**Data Visualization Using an Open Source Statistical Program – RStudio**

Author: Shaley Valentine

Grade Level: 10^{th} – 12^{th} grade

Group Size: 1-2 per station; full class

Setting: Computer Lab: Program installed prior to lesson

Time Needed: 2 x 50 minute sessions

Equipment Needed: Computer; Installed version of R/Rstudio (most recent; installation instructions in lesson)

__Objectives__

**Composite Learning Objective**: Students will gain a basic understanding of R statistical software and develop basic statistical and graphing skills using R. Students will use data collected by researchers to (a) compute and visualize simple summary statistics comparing groups of Lake Sturgeon; and (b) assess statistical relationships between different variables.

**Knowledge Outcomes:**

- Students will learn how to install and navigate the R/Rstudio environment.
- Students will learn how to use basic code input to conduct simple data visualization and computation.

**Skills Outcomes **

- Students will compute and visualize summary statistics for comparing two or more groups by their sample average (µ).
- Students will use R/Rstudio to assess statistical relationships between different variables.

**Disposition Outcomes:**

- Student will have an adequate understanding of how fisheries professionals use R/Rstudio to visualize different fish population characteristics using a threatened fish species to provide context.
- Students will understand the importance of open source programming to answer basic fisheries questions.

__Summary__

R is a free, open-sourced statistics program that is widely used by scientists. Statistical analyses, summary statistics, and data visualizations are important tools for students to learn and use. These tools help to simplify relationships or differences between variables. Students will go through a tutorial using program R to learn how to conduct basic summary statistics and analyses and will use graphing functions to compare groups. Students will use data collected by MSU/MiDNR Black Lake Stream-side Facility researchers to evaluate relationships between different variables.

__Background__

R is free statistical software that is used widely by scientists. It is free to download from the internet and all the code is open-sourced, meaning that you can look at how people created the analyses and replicate that code. A simple way of explaining code is that it is a language. In the case of R, the language the code-writer speaks is interpreted, rather than compiled. Simply put, this means that what you type is interpreted by the computer as a command, rather than as a program. So if you tell the computer to conduct an analysis, that’s what it does. Whereas an application on your iPhone is a program, which requires each request to be confirmed by a coded program. As a result, R is intuitive and easy to reproduce. Additionally, other programs like SPSS, SAS, or C++ are extremely costly and generally proprietary. As such it may be difficult to replicate analyses conducted by other researchers.

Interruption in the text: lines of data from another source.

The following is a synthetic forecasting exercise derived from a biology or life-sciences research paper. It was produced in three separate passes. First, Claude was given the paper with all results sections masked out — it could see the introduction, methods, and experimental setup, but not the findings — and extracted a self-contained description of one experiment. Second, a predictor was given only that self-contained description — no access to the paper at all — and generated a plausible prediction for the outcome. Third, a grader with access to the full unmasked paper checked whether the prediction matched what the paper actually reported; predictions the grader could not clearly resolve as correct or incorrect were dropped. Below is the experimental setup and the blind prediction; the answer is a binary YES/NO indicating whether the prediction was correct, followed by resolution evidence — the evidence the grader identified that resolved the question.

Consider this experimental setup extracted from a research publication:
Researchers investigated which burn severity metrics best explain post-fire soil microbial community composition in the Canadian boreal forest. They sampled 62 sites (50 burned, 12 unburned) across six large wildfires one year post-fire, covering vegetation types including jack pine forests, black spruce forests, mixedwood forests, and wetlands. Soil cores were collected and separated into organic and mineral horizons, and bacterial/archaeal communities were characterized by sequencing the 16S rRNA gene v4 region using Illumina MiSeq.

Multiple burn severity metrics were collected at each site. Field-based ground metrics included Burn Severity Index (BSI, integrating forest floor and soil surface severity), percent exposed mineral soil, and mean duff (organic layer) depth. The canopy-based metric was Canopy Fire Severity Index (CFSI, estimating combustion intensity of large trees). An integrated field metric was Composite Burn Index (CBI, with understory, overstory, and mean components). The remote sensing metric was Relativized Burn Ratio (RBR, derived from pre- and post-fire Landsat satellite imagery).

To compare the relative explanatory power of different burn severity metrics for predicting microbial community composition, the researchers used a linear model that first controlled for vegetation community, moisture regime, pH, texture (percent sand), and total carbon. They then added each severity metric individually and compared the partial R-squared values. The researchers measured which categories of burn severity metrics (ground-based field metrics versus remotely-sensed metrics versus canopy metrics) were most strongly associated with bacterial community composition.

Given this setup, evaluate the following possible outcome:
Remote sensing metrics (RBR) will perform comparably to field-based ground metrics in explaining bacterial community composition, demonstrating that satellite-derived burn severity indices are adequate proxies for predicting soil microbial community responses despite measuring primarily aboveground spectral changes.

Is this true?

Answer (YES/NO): NO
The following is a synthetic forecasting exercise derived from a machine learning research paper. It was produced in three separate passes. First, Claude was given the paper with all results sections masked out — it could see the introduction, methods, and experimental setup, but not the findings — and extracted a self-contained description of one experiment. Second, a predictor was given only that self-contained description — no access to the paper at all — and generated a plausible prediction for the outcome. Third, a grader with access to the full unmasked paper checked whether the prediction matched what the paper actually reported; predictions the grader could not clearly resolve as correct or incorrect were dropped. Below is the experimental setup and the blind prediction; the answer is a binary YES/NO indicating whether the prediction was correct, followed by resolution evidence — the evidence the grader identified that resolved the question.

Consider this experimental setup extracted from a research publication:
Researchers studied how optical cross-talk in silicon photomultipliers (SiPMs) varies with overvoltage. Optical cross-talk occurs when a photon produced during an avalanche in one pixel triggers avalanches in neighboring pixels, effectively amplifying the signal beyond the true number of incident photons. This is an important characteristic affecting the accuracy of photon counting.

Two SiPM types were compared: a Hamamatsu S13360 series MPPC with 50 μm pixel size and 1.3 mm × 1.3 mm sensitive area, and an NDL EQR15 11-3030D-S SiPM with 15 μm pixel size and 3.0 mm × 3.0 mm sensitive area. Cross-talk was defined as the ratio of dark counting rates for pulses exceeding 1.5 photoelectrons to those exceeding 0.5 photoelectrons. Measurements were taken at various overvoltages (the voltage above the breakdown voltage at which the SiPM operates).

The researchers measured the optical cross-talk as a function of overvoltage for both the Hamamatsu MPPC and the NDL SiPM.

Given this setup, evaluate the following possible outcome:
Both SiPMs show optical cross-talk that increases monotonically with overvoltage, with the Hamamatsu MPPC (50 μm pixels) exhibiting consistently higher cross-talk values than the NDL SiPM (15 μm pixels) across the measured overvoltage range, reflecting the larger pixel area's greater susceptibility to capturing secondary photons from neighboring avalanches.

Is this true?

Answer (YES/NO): NO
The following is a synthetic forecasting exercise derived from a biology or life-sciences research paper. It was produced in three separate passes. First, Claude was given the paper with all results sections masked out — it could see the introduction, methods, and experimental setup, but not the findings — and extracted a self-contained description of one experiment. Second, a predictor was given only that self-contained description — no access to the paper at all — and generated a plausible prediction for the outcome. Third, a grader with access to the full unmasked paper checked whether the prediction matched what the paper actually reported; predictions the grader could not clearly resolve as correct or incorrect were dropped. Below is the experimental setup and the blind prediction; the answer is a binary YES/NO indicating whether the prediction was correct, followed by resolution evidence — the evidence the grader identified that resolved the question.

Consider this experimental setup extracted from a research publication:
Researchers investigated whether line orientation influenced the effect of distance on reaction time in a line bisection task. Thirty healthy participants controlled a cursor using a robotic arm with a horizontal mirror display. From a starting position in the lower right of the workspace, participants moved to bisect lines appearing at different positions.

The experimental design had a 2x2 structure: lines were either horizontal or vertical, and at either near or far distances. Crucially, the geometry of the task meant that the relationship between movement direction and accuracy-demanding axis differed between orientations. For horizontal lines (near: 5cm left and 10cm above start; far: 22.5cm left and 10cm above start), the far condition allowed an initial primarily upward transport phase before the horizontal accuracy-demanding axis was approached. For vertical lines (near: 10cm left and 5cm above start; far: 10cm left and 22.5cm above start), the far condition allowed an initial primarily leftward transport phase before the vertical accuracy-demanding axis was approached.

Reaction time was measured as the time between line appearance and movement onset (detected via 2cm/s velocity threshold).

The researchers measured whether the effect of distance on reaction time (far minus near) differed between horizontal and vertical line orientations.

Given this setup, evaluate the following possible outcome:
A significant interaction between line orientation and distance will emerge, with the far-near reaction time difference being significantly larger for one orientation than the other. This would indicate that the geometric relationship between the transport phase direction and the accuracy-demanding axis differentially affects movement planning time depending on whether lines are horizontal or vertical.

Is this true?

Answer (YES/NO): YES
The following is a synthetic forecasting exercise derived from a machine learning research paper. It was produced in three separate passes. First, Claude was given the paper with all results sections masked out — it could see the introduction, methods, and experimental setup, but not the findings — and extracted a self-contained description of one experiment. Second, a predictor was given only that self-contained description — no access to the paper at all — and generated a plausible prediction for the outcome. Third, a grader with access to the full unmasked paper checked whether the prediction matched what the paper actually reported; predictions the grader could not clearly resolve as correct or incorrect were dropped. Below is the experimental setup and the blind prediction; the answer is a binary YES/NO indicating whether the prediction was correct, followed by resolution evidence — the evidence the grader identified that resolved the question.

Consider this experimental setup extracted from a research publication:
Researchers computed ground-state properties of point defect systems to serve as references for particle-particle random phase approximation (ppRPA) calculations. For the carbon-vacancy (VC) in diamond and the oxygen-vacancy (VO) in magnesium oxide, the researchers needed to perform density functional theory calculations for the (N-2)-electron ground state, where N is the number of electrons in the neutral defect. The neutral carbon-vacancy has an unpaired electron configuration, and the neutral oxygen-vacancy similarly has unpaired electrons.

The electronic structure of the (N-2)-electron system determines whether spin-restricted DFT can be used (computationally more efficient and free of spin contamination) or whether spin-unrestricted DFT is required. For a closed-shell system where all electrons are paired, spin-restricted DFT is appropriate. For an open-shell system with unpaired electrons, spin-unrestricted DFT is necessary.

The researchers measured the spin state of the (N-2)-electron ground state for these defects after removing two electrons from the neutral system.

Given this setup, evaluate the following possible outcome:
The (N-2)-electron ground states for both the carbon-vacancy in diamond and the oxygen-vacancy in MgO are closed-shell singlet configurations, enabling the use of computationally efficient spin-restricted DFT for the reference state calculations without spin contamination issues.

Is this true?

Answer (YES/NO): YES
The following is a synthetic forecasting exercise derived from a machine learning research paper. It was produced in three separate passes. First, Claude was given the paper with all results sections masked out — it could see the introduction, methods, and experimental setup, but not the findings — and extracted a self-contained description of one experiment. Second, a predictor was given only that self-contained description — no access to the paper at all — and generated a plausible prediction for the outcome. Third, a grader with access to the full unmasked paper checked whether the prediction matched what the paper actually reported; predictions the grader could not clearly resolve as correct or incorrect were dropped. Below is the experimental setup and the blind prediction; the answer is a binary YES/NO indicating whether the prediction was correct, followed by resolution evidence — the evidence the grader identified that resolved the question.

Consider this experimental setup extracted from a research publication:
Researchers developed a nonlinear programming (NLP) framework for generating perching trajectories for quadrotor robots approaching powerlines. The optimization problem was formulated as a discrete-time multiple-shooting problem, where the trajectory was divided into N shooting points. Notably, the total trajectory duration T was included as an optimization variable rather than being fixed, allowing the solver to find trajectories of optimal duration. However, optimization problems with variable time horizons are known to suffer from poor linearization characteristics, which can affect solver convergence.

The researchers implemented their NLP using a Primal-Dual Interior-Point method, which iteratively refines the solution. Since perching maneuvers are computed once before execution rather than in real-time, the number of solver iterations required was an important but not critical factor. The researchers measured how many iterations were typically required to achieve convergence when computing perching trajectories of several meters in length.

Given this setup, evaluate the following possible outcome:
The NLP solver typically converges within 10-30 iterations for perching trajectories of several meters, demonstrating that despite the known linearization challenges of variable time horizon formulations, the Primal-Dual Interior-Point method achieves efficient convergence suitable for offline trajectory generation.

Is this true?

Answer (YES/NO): NO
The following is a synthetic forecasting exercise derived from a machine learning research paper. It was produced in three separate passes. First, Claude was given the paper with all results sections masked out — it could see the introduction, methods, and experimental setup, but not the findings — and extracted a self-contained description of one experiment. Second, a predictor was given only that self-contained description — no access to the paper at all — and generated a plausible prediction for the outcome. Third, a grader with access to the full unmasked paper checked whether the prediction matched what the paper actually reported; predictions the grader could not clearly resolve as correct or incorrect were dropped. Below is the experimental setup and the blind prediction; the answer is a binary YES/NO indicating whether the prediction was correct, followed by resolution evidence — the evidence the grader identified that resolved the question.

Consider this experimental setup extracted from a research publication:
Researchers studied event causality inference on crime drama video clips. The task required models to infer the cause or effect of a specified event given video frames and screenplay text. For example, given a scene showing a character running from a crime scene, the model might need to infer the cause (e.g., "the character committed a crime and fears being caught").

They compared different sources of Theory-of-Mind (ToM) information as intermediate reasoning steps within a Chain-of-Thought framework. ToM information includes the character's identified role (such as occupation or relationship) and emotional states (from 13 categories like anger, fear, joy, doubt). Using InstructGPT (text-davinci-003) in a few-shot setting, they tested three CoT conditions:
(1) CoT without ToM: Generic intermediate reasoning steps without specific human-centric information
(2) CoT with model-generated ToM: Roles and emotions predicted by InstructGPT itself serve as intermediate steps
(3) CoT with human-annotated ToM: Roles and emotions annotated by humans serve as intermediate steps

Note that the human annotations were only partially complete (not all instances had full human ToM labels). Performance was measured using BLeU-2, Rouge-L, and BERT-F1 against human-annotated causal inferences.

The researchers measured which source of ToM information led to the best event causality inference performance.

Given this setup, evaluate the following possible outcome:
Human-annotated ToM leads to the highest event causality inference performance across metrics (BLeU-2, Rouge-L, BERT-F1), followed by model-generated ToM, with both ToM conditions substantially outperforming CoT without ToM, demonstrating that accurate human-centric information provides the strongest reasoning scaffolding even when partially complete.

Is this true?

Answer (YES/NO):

We can use R to calculate **summary statistics** including the **sample mean**, **median**, **mode**, **quantiles**, and **standard deviation**. These statistics can tell us general trends in data and among groups within data. For example, we could look at average height between males and females to get a general idea of differences between sexes (Figure 1 below). What we see is that females appear to spend less money both on lunch and dinner, and both males and females tend to spend less on lunch than dinner. Graphs like Figure 1 and summary statistics allow researchers to make generalizations about data and compare one or more groups to each other. We can also use data visualization to evaluate other relationships including those which are **predictive**. Figure 2 shows an example of a predictive relationship, where a **scatterplot** is used to show the relationship between height (in) and speed (mi/hour). In this case, we can use data visualization to infer how the value of a predictor variable can affect the magnitude of a **dependent variable**.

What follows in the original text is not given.